- Relator(a)
- Ministra Nancy Andrighi
- Órgão julgador
- Corte Especial
- Data do julgamento
- 04/12/2024
- Data de publicação
- 09/12/2024
STJ – Acórdão, Rel. Ministra Nancy Andrighi, Corte Especial, j. 04/12/2024, p. 09/12/2024
HOMOLOGAÇÃO DE DECISÃO ESTRANGEIRA. SENTENÇA ARBITRAL. JUÍZO MERAMENTE DELIBATÓRIO. REQUISITOS CUMPRIDOS. CONVENÇÃO DE ARBITRAGEM. CLÁUSULA COMPROMISSÓRIA. COMPROVADA. CONFORMIDADE ENTRE A INSTITUIÇÃO DA ARBITRAGEM E A CLÁUSULA COMPROMISSÓRIA. INEXISTÊNCIA DE OFENSA À ORDEM PÚBLICA. TRÂNSITO EM JULGADO COMPROVADO. 1. Pedido de homologação de decisão estrangeira protocolado em 3/11/2021, autos conclusos para julgamento em 18/10/2024. 2. O propósito da ação é obter homologação de sentença arbitral estrangeira. 3. O STJ exerce juízo meramente delibatório nas hipóteses de homologação de sentença arbitral estrangeira, incumbindo-lhe, apenas, verificar se a pretensão atende aos requisitos previstos no CPC, no RISTJ, na LINDB e na Lei de Arbitragem. 4. A exigência legal pela instrução da petição inicial com a convenção de arbitragem tem por objetivo comprovar o acordo havido entre as partes de submeter seus litígios à via arbitral, não ao Poder Judiciário. Na espécie, verifica-se que o contrato celebrado entre as partes apresenta cláusula compromissória. 5. Caso as regras previstas pelas partes na cláusula compromissória sejam posteriormente alteradas em comum acordo, não haverá desconformidade entre a instituição da arbitragem e a cláusula compromissória e, portanto, tampouco haverá óbice à homologação da sentença arbitral. 6. Eventual análise acerca da correta aplicação do direito aplicável é meritória, não constitui ofensa à ordem pública, e não pode ser realizada no âmbito de homologação. 7. Admite-se que a comprovação do trânsito em julgado da sentença arbitral seja inferida do próprio título em conjugação com o regulamento que disciplinou o respectivo procedimento.
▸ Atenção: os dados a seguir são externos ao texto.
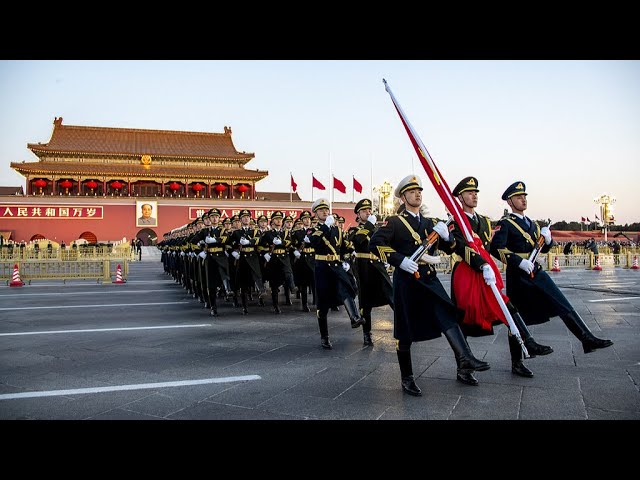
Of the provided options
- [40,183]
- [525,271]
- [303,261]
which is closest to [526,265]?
[525,271]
Precedentes. 8. Na ação sob julgamento, (i) o local e o idioma da audiência foram acordados entre as partes, inexistindo qualquer desconformidade que impeça a homologação da decisão; (ii) a boa aplicação do direito não pode ser realizada no âmbito de juízo meramente delibatório; e (iii) diante da impossibilidade de interpor recurso em face de decisão arbitral proferida no âmbito da CCI (art. 35.6, Regulamento), compreende-se ter havido o trânsito em julgado. 9. Pedido deferido. (HDE n. 6.018/EX, relatora Ministra Nancy Andrighi, Corte Especial, julgado em 4/12/2024, DJEN de 9/12/2024.)